• _Exercise goal_:
Answer these from the article on the gallery exhibit of rural tools:
(a) For which students did the exhibit begin as a project?
(b) For how long was the sticky rice snack boiled?
(c) During what hours is the exhibit open?

• _Quoted passage_:
Ingrid Muan, co-director of the gallery, said the exhibit began as
a project for archaeology students at the Royal University of Fine
Arts. The idea she said, was to examine tools commonly used in the
countryside to see how they are made, how they are used and how they
are changing as society modernizes. "We wanted to trace what
things go away, and what things stay, and why," Muan said.
One example is the banana leaf she said. For generations, it has
been used in scores of ways to prepare and wrap food, but it is increasingly
being replaced by plastic. One popular snack, sticky rice wrapped
around bananas or pork, used to be wrapped in banana leaves and tied
with vines before being boiled for three hours. As plastic became
cheap and available, vendors experimented with wrapping the snacks
in plastic, but discovered they didn't taste as good as those boiled
in banana leaves. Today they are commonly wrapped in banana leaves
but tied with nylon ties, which are easier to find in the city than
vines.
The exhibit includes dozens of items, from palm juice containers
to hand scarecrows, cowbells to fish floats, shoulder harnesses and
rice threshers. Several are explored in great detail, tracing the
evolution of technology; a Khmer/English catalog is available for
purchase.
The exhibit is free and open to the public from 8 am to 6 PM daily.
It is funded by grants from the Japan Foundation, the Kasumisou Foundation,
and the Albert Kunstadter Family Foundation.

• _Material provided_:
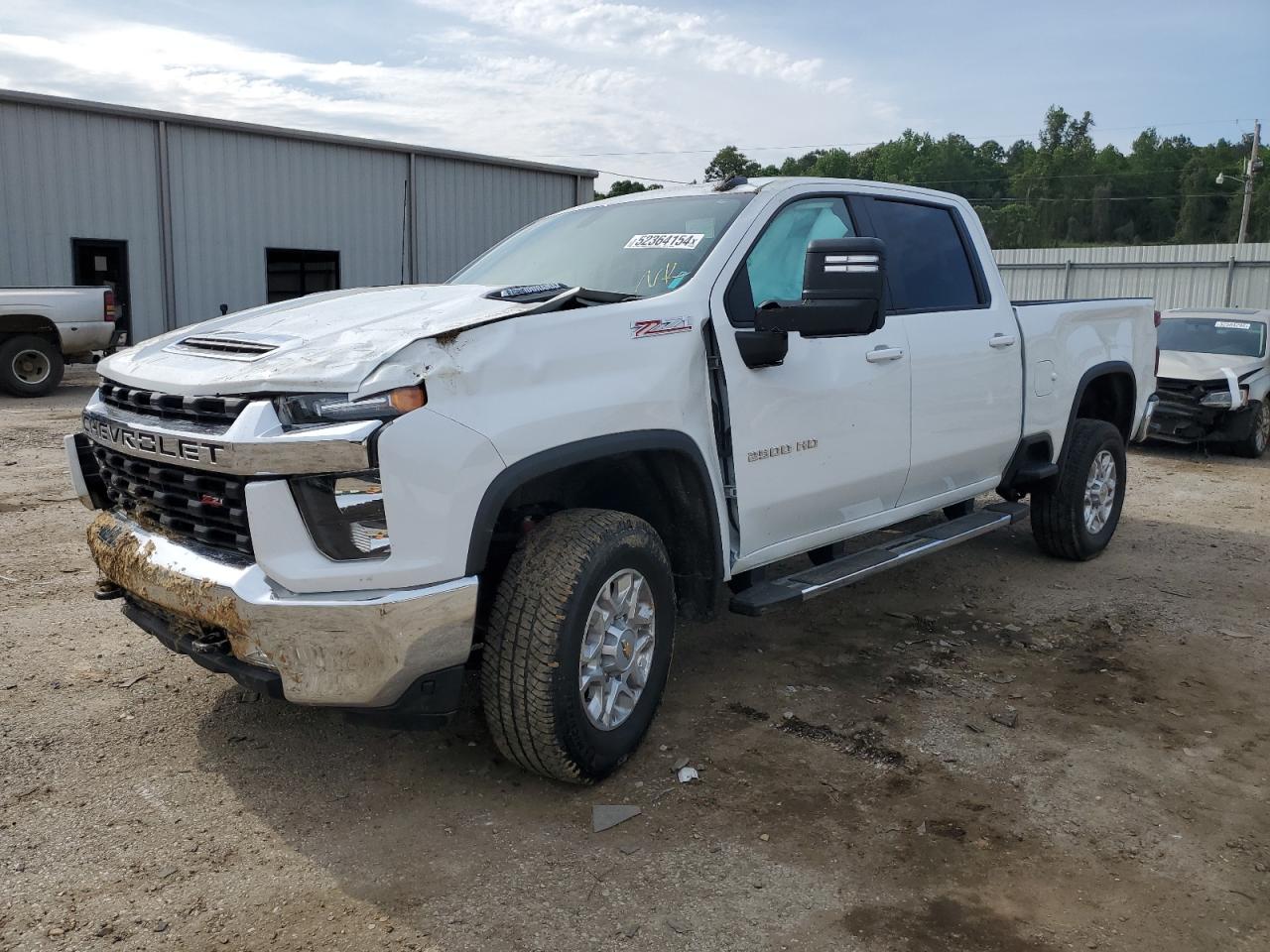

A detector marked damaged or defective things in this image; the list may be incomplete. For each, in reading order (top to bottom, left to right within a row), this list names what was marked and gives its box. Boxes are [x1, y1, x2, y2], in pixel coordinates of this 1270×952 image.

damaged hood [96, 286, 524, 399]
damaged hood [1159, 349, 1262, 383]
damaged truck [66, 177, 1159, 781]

• _Solved problem_:
(a) Archaeology students at the Royal University of Fine Arts
(b) Three hours
(c) From 8 am to 6 PM daily